We disagree with the defendants and, instead, believe that the
public policy considerations militate strongly against coverage in
this case. The premise behind the defendants' argument is that one
has not sinned if one is not apprehended or found out. In this
case Nebel hid his involvement in the accident from the police and
the victims' representatives for more than three years. Then Nebel
and Bruhn stipulated to $25,000 in damages which could only be
collected from the plaintiff's insurance coverage. We know of no
public policy that promotes subterfuge and allows an individual to
profit from the concealment of a crime, nor do we deem it
appropriate to create one. Further, the law should not condone
actions which conceal torts, crimes, and other breaches of ethics
and morality. Thus, after reviewing the record, we determine that
the trial court's decision to grant the defendants' motion at the
close of the plaintiff's case was against the manifest weight of
the evidence. Accordingly, the trial court erred by granting the
defendants' motion in their favor at the close of the plaintiff's
case.
Finally, the plaintiff urges this court to reverse the trial
court's decision to deny its motion for summary judgment. The
defendants argue that this decision is not reviewable because the
summary judgment decision has merged into the final judgment that
granted judgment in the defendants' favor after the close of the
plaintiff's case. However, the merger doctrine does not apply in
this case because a complete trial was not conducted. See Bransky
v. Schmidt Motor Sales, Inc., 222 Ill. App. 3d 1056, 1062 (1991).

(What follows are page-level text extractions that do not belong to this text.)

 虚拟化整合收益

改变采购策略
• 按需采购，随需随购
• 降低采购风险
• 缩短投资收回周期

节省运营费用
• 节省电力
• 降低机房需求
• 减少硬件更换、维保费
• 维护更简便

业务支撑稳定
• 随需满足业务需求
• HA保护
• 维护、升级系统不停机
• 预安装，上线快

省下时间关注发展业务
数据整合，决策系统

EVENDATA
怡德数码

We determine we have the authority to review this issue in the
interest of judicial economy. The facts in this record are
uncontroverted, and the issues are essentially questions of law.
It seems apparent from the arguments made in the defendants' brief
that they believe that all the evidence that might have been
presented in this cause was presented during the plaintiff's case
in chief. If that is correct, then judgment should have been
entered for the plaintiff at the close of the plaintiff's case in
chief because the defendants would not have presented any
additional evidence. See 134 Ill. 2d R. 366(a)(5).

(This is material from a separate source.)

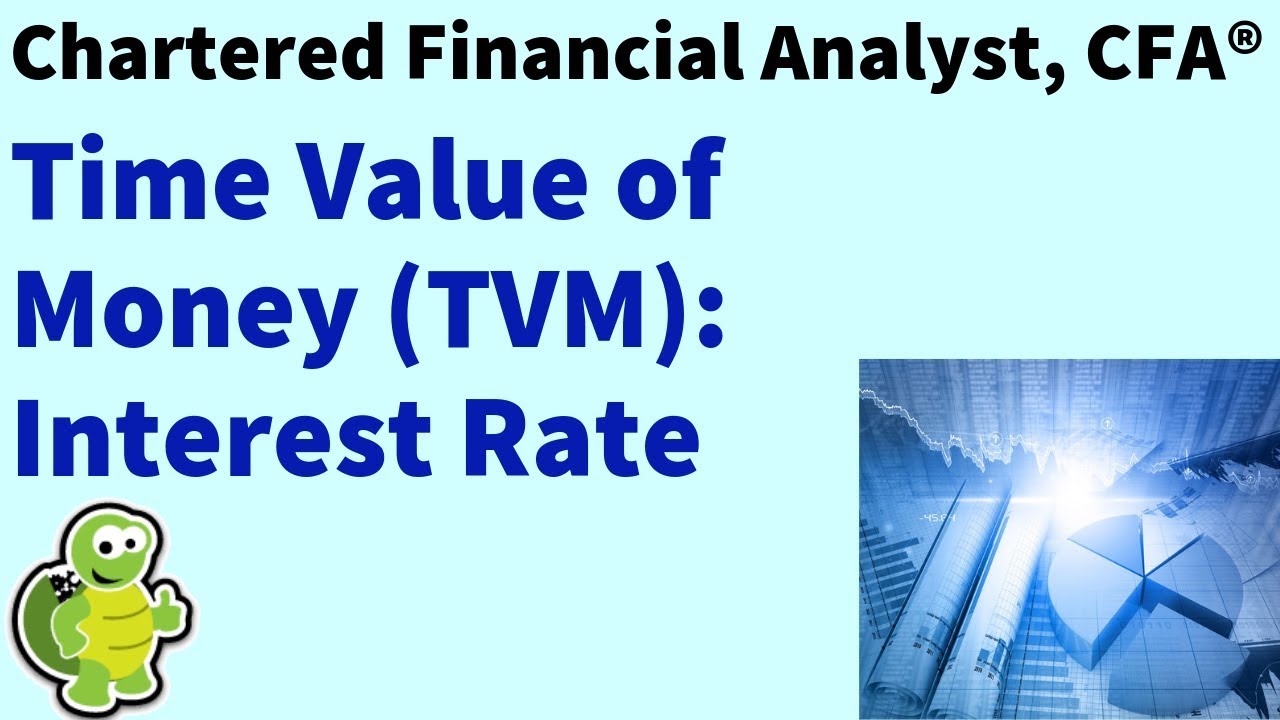 Chartered Financial Analyst, CFA®

Time Value of Money (TVM): Interest Rate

In the interest of judicial economy, we order that the
defendants indicate if there is any evidence that might have been
presented had the court denied the motion for a directed finding.
If there is additional evidence, the defendants shall make an offer
of proof in writing within 21 days of the filing of this
disposition, and the court will then determine if remand is
necessary or whether judgment should be entered in favor of the
plaintiff.
The judgment of the circuit court of Kane County is reversed.
Reversed.
GEIGER, P.J., and INGLIS, J., concur.